> **TEXT SHOWN**:

--- START ---

No. 4:13-CV-7 CAS.


United States District Court, E.D. Missouri, Eastern Division.

October 7, 2013.


CHARLES A. SHAW, District Judge.

This declaratory judgment matter is before the Court on plaintiffs' motion to dismiss the counterclaim of defendant St. Louis Heart Center, Inc.'s ("St. Louis Heart") for failure to state a claim upon which relief can be granted under Rule 12(b)(6), Federal Rules of Civil Procedure. St. Louis Heart opposes the motion and it is fully briefed. For the following reasons, the motion will be granted.


Plaintiffs Nationwide Mutual Insurance Company, Nationwide Mutual Fire Insurance Company and Nationwide Property and Casualty Insurance Company (collectively "Nationwide") filed this action seeking a declaration that they have no duty to defend their insured, defendant Harris Medical Associates, LLC ("Harris"), for claims asserted against it in underlying litigation filed by St. Louis Heart. See St. Louis Heart Center, Inc. v. Harris Medical Center, Inc., No. 4:12-CV-1555 JCH (E.D. Mo.).1 The underlying litigation is a putative class action and is based on Harris's alleged transmission of six unsolicited fax advertisements to St. Louis Heart in 2011. Two claims remain in the underlying case: (1) violations of the Telephone Consumer Protection Act ("TCPA"), and (2) conversion under Missouri common law. Nationwide is defending Harris in the underlying litigation under a reservation of rights, and the parties are currently engaged in settlement negotiations.2

Nationwide moves to dismiss St. Louis Heart's counterclaim for failure to state a claim upon which relief can be granted, asserting that St. Louis Heart as a mere claimant in this declaratory judgment action lacks standing to assert affirmative relief.

--- END ---

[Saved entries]

--- START ---

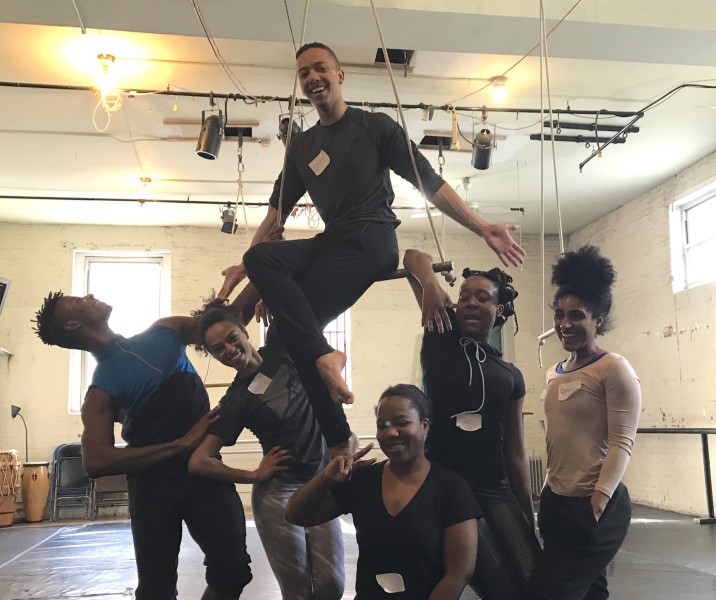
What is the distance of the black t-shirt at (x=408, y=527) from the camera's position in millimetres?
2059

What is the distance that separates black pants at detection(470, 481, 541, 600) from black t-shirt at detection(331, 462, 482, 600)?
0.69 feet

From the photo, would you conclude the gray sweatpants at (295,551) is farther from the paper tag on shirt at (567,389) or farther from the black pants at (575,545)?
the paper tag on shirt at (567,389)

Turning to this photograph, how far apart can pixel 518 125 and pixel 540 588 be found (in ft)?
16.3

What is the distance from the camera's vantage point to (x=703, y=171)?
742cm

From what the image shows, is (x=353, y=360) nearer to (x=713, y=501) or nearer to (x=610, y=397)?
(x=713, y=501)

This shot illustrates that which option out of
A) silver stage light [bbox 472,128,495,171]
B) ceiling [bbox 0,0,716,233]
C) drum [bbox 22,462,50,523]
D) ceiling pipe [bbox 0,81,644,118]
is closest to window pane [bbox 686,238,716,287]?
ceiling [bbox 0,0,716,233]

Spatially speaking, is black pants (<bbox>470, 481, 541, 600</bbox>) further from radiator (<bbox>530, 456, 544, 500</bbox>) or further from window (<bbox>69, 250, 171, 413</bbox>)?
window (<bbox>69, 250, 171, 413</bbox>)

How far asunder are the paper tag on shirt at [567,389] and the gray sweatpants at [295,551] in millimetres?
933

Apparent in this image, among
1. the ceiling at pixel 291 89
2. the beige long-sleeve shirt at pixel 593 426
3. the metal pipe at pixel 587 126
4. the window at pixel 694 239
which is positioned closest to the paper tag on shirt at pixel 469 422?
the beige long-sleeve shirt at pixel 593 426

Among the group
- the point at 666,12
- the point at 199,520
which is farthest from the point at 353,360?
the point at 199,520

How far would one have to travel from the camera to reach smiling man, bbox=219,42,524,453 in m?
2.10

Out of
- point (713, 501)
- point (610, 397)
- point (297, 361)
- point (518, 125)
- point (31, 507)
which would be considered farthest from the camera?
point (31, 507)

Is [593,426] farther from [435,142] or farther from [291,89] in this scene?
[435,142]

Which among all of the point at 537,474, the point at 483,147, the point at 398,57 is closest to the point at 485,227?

--- END ---
--- START ---

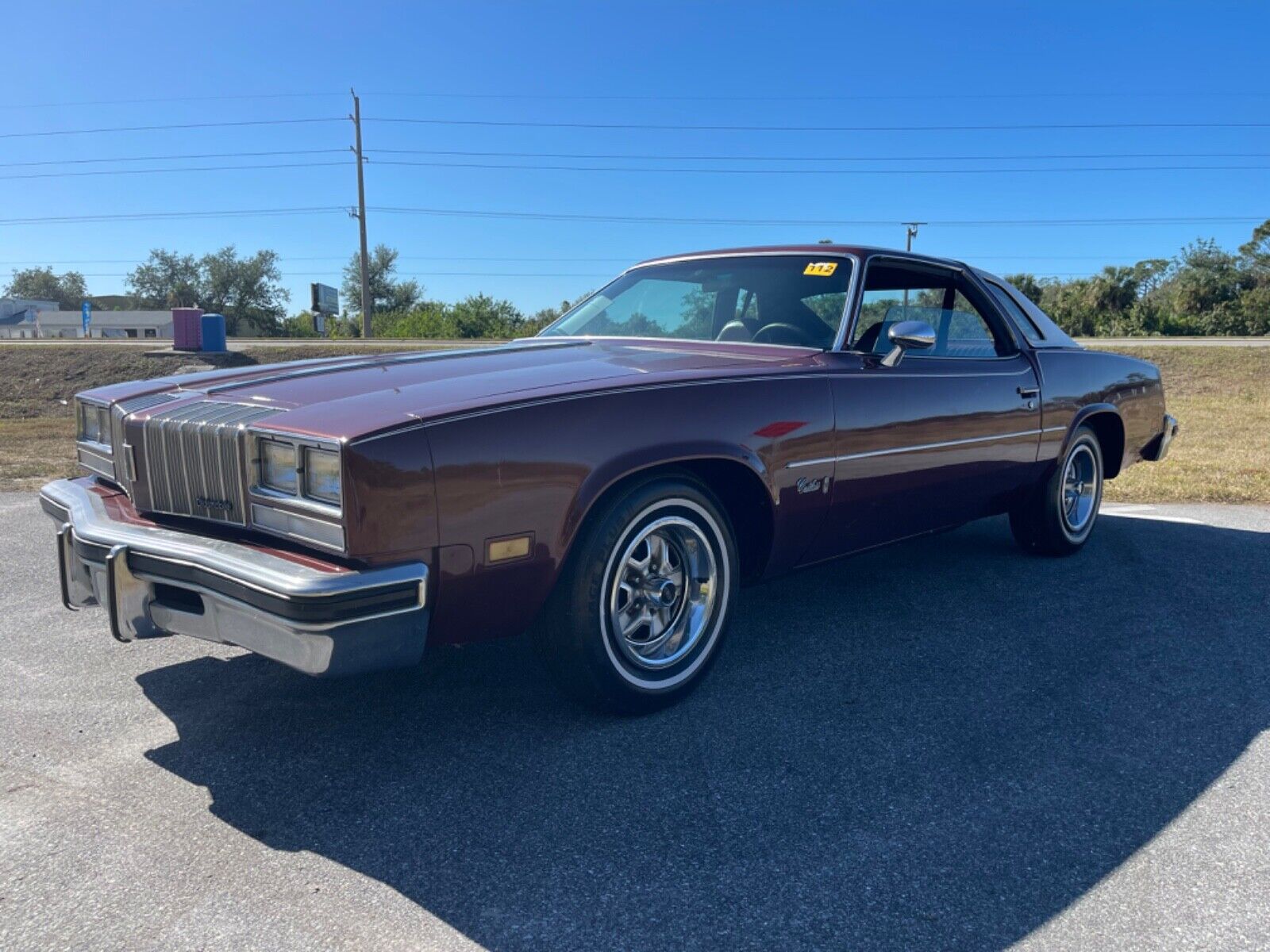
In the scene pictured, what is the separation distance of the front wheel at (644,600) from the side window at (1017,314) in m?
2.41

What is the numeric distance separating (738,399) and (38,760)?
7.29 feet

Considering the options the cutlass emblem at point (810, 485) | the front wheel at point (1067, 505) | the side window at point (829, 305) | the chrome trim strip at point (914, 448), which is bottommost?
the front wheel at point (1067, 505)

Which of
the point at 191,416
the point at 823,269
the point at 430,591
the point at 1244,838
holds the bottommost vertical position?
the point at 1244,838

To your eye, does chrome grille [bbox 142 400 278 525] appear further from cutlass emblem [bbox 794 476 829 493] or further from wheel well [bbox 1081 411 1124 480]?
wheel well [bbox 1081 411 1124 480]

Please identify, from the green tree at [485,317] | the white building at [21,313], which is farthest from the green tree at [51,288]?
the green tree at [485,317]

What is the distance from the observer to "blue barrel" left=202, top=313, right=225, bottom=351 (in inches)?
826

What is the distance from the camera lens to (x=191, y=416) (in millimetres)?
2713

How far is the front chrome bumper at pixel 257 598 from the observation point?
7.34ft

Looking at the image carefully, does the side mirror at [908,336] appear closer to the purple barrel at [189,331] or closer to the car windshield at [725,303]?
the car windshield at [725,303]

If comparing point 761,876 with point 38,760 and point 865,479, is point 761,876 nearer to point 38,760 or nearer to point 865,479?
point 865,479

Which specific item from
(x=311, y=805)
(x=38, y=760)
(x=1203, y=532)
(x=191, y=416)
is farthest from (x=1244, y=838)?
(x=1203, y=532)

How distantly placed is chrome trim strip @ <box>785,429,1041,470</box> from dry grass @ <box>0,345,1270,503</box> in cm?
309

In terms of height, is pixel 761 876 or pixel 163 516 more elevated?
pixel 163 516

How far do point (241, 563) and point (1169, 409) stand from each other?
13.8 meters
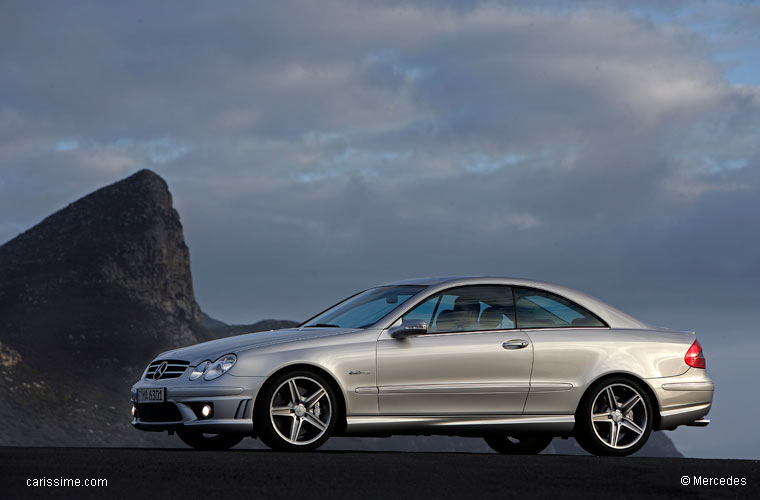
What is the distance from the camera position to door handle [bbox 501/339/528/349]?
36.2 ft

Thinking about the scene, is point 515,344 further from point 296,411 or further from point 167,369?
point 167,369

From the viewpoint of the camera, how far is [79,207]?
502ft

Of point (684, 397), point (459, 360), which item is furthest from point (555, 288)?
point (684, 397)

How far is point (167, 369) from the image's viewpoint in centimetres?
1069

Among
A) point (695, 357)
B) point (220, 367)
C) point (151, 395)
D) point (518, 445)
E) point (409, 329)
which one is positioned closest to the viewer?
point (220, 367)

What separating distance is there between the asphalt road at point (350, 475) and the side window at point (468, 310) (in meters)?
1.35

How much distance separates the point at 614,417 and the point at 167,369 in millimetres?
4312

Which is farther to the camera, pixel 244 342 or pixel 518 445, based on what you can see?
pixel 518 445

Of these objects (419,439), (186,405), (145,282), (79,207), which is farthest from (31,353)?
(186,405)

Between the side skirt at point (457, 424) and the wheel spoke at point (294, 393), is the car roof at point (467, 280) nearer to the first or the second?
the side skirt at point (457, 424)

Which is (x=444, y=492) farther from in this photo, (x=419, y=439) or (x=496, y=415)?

--- END ---

> **PARTS OF THE EXERCISE**:
#1 Which plaintiffs does the court order name as collectively called "Nationwide"?
#2 Repeat the part of the court order that begins at the words "This declaratory judgment matter" and stops after the words "will be granted.".
#3 Does each statement below agree with the court order? Answer yes or no for each, and quote the deciding words.
(a) The underlying litigation concerns six unsolicited fax advertisements sent in 2011.
(b) St. Louis Heart supports the motion to dismiss.
(c) Nationwide has declined to defend Harris in the underlying litigation.

> **EXERCISE RESULTS**:
#1 Nationwide Mutual Insurance Company, Nationwide Mutual Fire Insurance Company, Nationwide Property and Casualty Insurance Company

#2
This declaratory judgment matter is before the Court on plaintiffs' motion to dismiss the counterclaim of defendant St. Louis Heart Center, Inc.'s ("St. Louis Heart") for failure to state a claim upon which relief can be granted under Rule 12(b)(6), Federal Rules of Civil Procedure. St. Louis Heart opposes the motion and it is fully briefed. For the following reasons, the motion will be granted.

#3
(a) Yes: "Harris's alleged transmission of six unsolicited fax advertisements to St. Louis Heart in 2011"
(b) No: "St. Louis Heart opposes the motion"
(c) No: "Nationwide is defending Harris in the underlying litigation under a reservation of rights"